Fundamentals of Statistical Graphics and Data Analysis
Understanding Statistical Graphics
A statistical graphic is the representation of statistical data to obtain an overall visual impression of the material presented, which facilitates its rapid comprehension. Graphics are an alternative to tables for representing frequency distributions. Some recommended requirements for building a graph include: simplicity, avoiding exaggerated scale distortions, and the appropriate choice of chart type according to the objectives and the measurement level of the variables.
Types of Statistical Graphs
- Bar Graph: Used to represent the frequency distribution of a discrete variable. Each category is represented by a bar whose length indicates the frequency of observations in that category.
- Divided Bar Graph: Used to study the frequency distribution of a discrete variable (with a few categories) within different levels of another discrete variable.
- Pie Chart (Sector Graph): An alternative to divided bar charts, this type of graph shows the partition of a total into its component parts. To construct it, a circle is used, where 360° corresponds to 100% of the cases. The process involves expressing each partial amount as a percentage or relative frequency, converting that value into degrees, and drawing the corresponding angles.

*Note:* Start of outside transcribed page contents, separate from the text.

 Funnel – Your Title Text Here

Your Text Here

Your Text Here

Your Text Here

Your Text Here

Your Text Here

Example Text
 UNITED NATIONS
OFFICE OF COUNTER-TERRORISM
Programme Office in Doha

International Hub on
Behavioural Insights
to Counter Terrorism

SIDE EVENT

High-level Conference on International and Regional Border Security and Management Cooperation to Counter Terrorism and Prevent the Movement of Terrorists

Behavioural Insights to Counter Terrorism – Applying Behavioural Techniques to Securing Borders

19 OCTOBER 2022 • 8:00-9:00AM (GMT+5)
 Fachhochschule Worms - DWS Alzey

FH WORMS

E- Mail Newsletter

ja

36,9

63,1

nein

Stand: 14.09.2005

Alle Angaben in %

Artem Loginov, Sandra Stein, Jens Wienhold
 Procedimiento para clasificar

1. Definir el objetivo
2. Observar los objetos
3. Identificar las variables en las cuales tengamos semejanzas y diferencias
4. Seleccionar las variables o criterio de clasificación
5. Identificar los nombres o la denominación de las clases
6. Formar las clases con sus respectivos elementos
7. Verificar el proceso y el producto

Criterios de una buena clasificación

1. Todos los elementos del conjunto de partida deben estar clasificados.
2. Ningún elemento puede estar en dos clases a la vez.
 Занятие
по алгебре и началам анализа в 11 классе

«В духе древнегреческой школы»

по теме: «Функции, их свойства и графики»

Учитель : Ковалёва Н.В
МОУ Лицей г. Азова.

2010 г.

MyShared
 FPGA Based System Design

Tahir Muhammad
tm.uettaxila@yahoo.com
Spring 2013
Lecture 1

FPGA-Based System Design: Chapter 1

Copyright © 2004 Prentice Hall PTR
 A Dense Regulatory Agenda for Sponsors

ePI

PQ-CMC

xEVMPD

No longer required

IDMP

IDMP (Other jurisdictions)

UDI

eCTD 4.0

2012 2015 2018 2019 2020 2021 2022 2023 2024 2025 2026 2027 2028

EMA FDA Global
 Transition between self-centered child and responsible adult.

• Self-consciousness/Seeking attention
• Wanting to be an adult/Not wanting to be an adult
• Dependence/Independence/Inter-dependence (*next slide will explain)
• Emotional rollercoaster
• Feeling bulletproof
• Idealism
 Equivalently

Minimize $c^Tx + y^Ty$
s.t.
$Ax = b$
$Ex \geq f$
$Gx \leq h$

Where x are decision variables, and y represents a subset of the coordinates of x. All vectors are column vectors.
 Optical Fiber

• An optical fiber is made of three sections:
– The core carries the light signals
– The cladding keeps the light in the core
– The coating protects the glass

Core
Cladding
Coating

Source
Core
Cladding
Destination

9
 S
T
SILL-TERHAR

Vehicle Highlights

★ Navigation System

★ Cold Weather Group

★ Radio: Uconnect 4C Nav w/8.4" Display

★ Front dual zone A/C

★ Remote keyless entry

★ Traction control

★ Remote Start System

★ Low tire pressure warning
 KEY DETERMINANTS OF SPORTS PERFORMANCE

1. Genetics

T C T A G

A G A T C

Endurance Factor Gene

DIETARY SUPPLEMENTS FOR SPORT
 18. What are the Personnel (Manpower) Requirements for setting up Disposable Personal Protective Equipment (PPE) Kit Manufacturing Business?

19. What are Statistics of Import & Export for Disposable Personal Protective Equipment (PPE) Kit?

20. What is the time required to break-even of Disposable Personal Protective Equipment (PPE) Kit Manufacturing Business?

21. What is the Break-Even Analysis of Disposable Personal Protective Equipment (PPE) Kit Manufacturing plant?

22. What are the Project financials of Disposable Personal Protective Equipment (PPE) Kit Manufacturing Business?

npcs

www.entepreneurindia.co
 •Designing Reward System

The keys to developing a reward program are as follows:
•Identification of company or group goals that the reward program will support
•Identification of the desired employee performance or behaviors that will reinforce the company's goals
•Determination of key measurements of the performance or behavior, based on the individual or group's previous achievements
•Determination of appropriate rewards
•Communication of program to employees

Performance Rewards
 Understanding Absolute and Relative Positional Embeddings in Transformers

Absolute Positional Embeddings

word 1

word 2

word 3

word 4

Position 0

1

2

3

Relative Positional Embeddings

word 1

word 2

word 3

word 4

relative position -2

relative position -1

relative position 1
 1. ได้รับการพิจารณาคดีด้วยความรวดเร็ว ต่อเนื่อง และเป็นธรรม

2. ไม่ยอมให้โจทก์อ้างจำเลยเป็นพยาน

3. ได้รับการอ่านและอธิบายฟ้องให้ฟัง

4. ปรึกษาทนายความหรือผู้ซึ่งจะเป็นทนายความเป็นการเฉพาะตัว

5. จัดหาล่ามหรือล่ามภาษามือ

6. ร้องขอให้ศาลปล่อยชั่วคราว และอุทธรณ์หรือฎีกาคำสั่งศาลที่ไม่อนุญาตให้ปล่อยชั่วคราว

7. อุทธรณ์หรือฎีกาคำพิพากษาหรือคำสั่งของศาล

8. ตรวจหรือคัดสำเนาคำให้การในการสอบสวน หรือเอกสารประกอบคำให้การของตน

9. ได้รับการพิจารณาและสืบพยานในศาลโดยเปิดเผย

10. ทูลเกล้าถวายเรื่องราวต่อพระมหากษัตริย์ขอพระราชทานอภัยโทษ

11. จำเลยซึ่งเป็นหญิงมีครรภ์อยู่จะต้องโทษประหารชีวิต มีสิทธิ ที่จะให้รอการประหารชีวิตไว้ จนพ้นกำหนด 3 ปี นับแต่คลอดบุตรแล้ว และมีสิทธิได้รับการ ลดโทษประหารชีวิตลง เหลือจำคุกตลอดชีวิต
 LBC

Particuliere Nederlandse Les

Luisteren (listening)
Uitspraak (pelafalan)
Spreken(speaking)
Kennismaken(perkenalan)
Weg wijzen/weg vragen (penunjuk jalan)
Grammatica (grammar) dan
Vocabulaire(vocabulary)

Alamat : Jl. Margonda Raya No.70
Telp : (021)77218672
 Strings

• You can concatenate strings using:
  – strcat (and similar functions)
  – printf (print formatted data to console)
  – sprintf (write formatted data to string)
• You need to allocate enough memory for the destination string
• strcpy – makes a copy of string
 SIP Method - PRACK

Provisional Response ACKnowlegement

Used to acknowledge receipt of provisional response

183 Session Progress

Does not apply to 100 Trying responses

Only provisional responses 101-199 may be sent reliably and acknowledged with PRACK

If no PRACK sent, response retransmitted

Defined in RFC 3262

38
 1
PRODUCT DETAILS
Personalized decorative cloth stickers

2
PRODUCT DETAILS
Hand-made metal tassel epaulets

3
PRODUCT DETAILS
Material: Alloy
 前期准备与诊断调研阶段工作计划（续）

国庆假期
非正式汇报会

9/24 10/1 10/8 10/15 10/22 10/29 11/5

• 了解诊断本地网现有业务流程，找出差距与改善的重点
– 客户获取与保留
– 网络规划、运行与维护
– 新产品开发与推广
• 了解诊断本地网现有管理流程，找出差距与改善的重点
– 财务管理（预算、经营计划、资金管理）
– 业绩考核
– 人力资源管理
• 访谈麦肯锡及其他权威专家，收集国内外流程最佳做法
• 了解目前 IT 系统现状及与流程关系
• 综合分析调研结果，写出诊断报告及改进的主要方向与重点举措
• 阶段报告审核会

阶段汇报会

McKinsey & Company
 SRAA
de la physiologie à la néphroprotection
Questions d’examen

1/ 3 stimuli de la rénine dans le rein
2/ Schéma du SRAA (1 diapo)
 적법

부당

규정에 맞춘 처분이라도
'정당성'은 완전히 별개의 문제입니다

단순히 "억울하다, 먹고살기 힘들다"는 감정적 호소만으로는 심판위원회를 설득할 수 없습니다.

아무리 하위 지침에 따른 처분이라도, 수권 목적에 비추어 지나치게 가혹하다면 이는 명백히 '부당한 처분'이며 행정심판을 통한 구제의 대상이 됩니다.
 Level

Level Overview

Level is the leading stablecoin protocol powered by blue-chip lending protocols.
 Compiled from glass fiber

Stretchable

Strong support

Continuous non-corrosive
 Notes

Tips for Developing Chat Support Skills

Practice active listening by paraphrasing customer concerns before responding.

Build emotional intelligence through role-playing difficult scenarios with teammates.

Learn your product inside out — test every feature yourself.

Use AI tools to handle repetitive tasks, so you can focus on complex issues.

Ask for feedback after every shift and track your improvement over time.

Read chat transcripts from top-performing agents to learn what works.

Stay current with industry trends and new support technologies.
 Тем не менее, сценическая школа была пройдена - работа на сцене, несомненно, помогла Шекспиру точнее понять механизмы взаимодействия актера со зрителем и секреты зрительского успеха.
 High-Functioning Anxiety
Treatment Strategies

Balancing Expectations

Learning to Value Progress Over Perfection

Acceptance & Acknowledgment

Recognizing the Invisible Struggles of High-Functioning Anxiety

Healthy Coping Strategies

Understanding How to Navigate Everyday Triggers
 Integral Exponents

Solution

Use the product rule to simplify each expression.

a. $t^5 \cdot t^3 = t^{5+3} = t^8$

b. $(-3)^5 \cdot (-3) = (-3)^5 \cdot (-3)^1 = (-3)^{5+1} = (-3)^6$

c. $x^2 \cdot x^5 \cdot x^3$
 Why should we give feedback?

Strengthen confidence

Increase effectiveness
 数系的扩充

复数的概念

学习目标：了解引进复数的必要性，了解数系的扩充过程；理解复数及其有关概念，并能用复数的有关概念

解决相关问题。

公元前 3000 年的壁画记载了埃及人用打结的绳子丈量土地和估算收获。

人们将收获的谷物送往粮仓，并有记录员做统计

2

- Pictograms: A way of representing information using pictures of the objects being studied, formatted for a quick, visual understanding of the frequency distribution. They are useful for advertising as they are attractive and easy to interpret.
- Histogram: This graph is especially suitable for representing frequencies in the case of constant interval or ratio variables. It consists of a series of adjacent bars whose areas are proportional to the frequency of the range over which they rise. If the intervals have equal amplitude, the height of the rectangles is proportional to the corresponding frequency.
- Scatter Diagram: Used when studying the possible association between two variables at the interval or ratio level. It is useful to represent the observations on a Cartesian coordinate system. This results in a cloud of points on the plane, called a scatter diagram or correlation graph.
Key Statistical Concepts
Statistics involves collecting data, organizing it into tables and graphs, and analyzing it to achieve a specific goal.
- Frequency: The number of times a certain value of the variable is repeated.
- Relative Frequency: The proportion of the total represented by each value of the variable. Multiplying the relative frequency by 100 gives the percentage.
- Cumulative Frequency: The sum of the frequency of a particular value and the frequencies of all previous values. It shows how much data has accumulated up to a certain point.
- Sample Size (n): The number of data points in the problem.
- Population Size (N): The total size of the population.
- Population: A collection of all items that share a common feature.
- Representative Sample: A randomly selected subset of cases from a population, chosen to be representative.
- Variable Types: Variables can be Qualitative, Quantitative Discrete (integers), or Quantitative Continuous (real values).
Measures of Central Tendency
- Arithmetic Mean: The average of all values of the variable.
- Mode: The value that is repeated most often (the highest absolute frequency). A dataset can be unimodal, bimodal, or have no mode.
- Median: The value that divides the sorted data, leaving 50% of the data below it and 50% above it.
- Range: The difference between the highest and lowest values in a dataset.
Interpreting Statistical Data: Examples
- There are 4 people who have no siblings.
- 18% of students have 3 siblings.
- There are 31 students who have at most 2 siblings.
- On average, between 3 and 4 people live in each home.
- The most frequent number of people living in a home is 3.
- In 50% of households, fewer than 3 people live together, and in the other 50%, more than 3 people live together.
- The average distance of the values from the arithmetic mean is 1.75.
- The average of the squared distances from the arithmetic mean is 3.06.